Honestly, I'm sick and tired of people whinging about SP2. If you do it RIGHT, meaning you use your Gold or SP1 copy, Slipstream the copy and burn the result, you will be able to install Windows XP with SP2 integrated already. Whoever's still installing thier gold version of windows, then getting into the OS to launch the SP2 installer, is asking for trouble.
Slipstream SP2 onto your gold install, You'll be FINE. SP2 works just FINE if you INSTALL from a CLEAN hard disk, not upgrade over something else or just do what YOU think is right. There's a logical way to do this, and installing anything onto a clean disk will most of the time guarantee you a fully working platform to work on.

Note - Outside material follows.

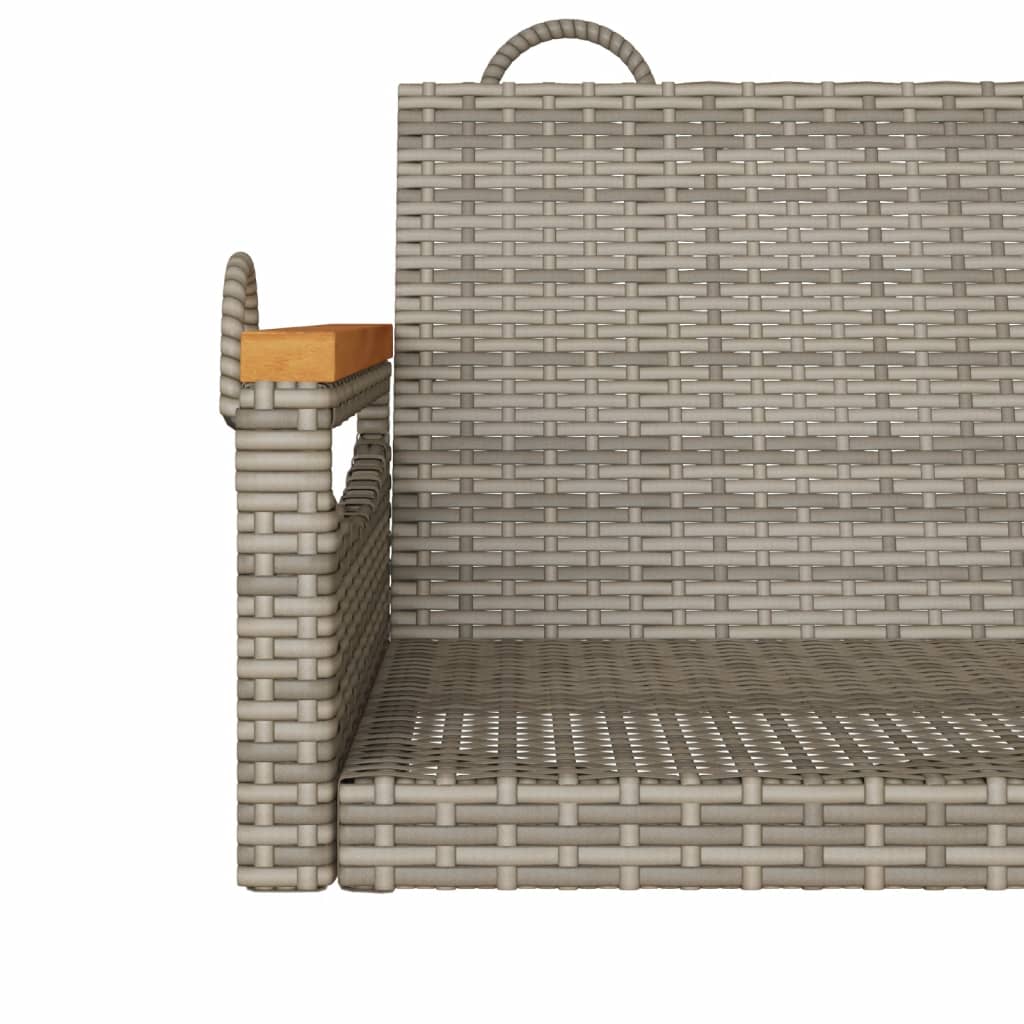 Klupa za ljuljanje siva 109 x 62 x 40 cm od poliratana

Anyways - Yes, I remember the same rumors popping up about XP when it came out. One of the most ridiculous I've heard before it came out was "that Windows will not let you install any other hardware once you've installed the OS and you can never reinstall it." It all boiled down to Activation, which is silly in itself.I honestly do not see what's wrong with Activation in the first place, speaking from the perspective of a network technician. All it supposedly does is make a hash of what kind of hardware you have in your machine, and ties your product key to that hardware hash. Sure, every time you make a major upgrade, you'll have to re-hash the system info to your product key. Now, speaking from the personally-paranoid "I want to keep my system secure" viepoint, I can understand why some people absoluetly refuse to activate thier systems, or crack activation. Sure, people are afraid that a whole bunch of stuff is going to be sent off to M$ violating privacy and stuff like that. I think it's still silly, because if you install Windows on a bare drive, how in the hell is it going to know what other stuff you have on your system at install? That, and if you're using a firewall that's smarter than ZoneAlarm, you'd be able to see what traffic leaves your system. You'd be able to SEE what components are trying to be sneaky and talk to M$, IF they do that at all.

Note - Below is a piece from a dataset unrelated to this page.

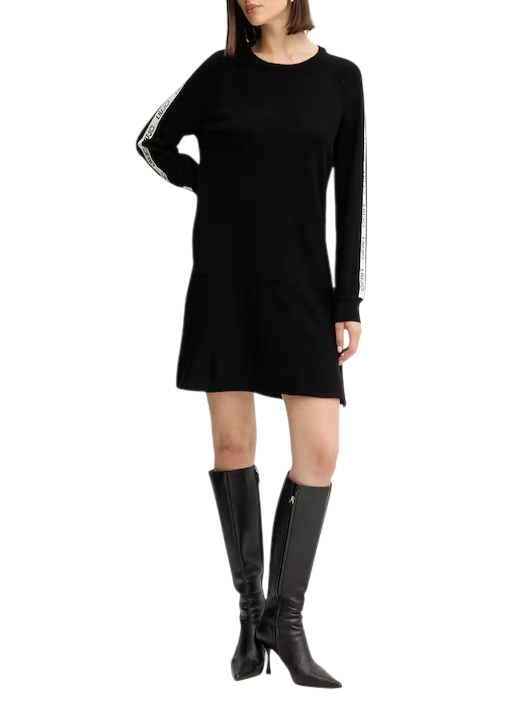 Liu Jo abito in maglia con banda logata nero TF5288MS63L 03N66 LIU JO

I'm thinking that this new "trusted hardware" is all about the DRM stuff that's going on right now. Just as an0n said, playing UNLICENSED content, not Pirated content. Licensing probably meaning it's not digitally signed with a DRM signature, cept for the new form of encryption. Notice, it's about encryption, or the encryption of files, not the playback of pirated material.
Honestly, do you honestly think that people are going to have to just toss thier old systems away just to use Vista, that M$ is going to make thier software only usable with a new hardware chip? I honestly doubt it. Everyone said the same exact thing when XP came out, that hardware couldnt' be changed and old systems would have to be thrown away and all. It was NOT the case. It was simply an inconvienence for system builders and tweakers who like to keep thier case open and swap out hardware a lot. All you'd have to do after your 3rd activation was give a phone operator a new hash code, and say "No, I have not installed this on any other machine" or something to that effect. They give you the hash, and you put it in, and everything was activated.
What a lot of people also say, like about the new activation, or other related things, being more complex, there's only a certain level of complexity that a lot of non-technical computer users will put up with. Beyond that point, people will simply not use the software because it's too difficult to make it work, even with tech support. If M$ thinks they can force a product this much more complex on the public, which I honestly dont think it will be as complex as most people are making it out to be, the public will not use the software.
Maybe M$ just needs to learn the hard way though, that is IF they do this.